Historia de la Ginecobstetricia en Colombia, Nota de Presentación

Fernando Sánchez Torres, M.D

Próximo a cumplir siete lustros de haberme dedicado al estudio y la práctica de las disciplinas ginecobstétricas, he puesto punto final a este trabajo que ahora doy a la luz pública. Se trata de una complicación comentada de datos y hechos relativos al desenvolvimiento histórico de la ginecología y la obstetricia en Colombia, labor que por cierto no fue fácil dada la carencia de fuentes de información en los siglos anteriores al actual, penuria explicable debido a que los médicos no acostumbraban registrar sus ejecutorias y, además, por tratarse de actividades médicas sin personalidad propia entre nosotros en aquellas calendas.

El estudio historial de la medicina colombiana hace apenas cortos cuarenta años comenzó a ser tenido en cuenta como una actividad de suyo trascendente. En el siglo pasado hubieron quedado inéditos hechos dignos de recordación si no irrumpe Pedro María Ibanez con sus Memorias para la historia de la Medicina en Santafé de Bogotá. En las primeras décadas de la centuria actual incursionaron en esos terrenos, con algo de timidez, Juan N. Corpas y Emilio Robledo. Más adelante, traspuesta ya la primera mitad, se advierte mayor interés por bucear en el pasado para indagar por el acaecer médico nacional. Así aparecen los valiosos documentos que el consagrado historiador Guillermo Hernández de Alba pone en circulación, y un buen número de médicos interesados en el tema, como Andrés Soriano Lleras, Gerardo Paz Otero, Max Olaya, Jorge A. Calvo, Alfonso Bonilla Naar, Humberto Roselli, Alfonso Vargas Rubiano, Roberto de Zubiría, Ernesto Andrade, Laurentino Muñoz y Antonio Martínez Zulaica. Todos juntos comienzan a hilvanar el transcurrir de las disciplinas hipocráticas en nuestro país, tarea continuada por seguidores suyos y estimulada e institucionalizada con la creación de la Sociedad Colombiana de Historia de la Medicina.

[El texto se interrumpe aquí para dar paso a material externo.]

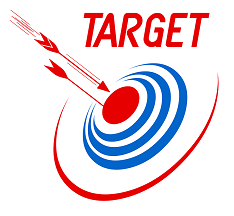 trovare clienti in target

Las páginas que pongo a disposición de los amantes del pasado médico vernáculo llevan implícitos –como todo trabajo histórico- un arduo proceso investigativo y un paciente análisis de datos. He procurado adjuntar hechos relevantes ocurridos en otras latitudes durante el mismo periodo de tiempo narrado, con el objeto de proporcionar al lector unas pautas que le permitan valorar con buen juicio lo sucedido entre nosotros. De no ser así, la presentación escueta de acontecimientos locales impediría darles la importancia que históricamente puedan tener.

Cuanto más lejos miremos hacia atrás, más lejos podremos mirar hacia delante, decía el primer ministro inglés Winston Churchill. Ciertamente, quienes solo tienen ojos para captar el presente, poseen apenas visión frontal, ciega para los campos periféricos. Es necesario conocer la historia, es decir el pasado, para justipreciar lo que se nos muestra hoy y para vislumbrar el futuro. Si la ignoramos solo tendremos la impresión de que lo que vemos se gestó y nació ahora y ahí. De esa manera se establecería una tremenda injusticia con quienes nos precedieron y trillaron el camino que hoy transitamos, además de quedar expuestos a repetir senderos que otros ya exploraron, convencidos de que somos primeros en hollarlos.

Cuán saludables es, por eso, que los jóvenes, los que se inician en las disciplinas médicas, reserven unas cuantas horas a la lectura –y ojalá al estudio- de la historia de su profesión. Para aquilatar las obras de los hombres, escribió don Santiago Ramón y Cajal, es menester la perspectiva ideal del tiempo, de ese depurador implacable de prestigios y decantador de verdades. Y para juzgar los verdaderos quilates de esas obras, digo yo, es imprescindible volver la mirada hacia el pasado, que es el punto de fuga de la perspectiva.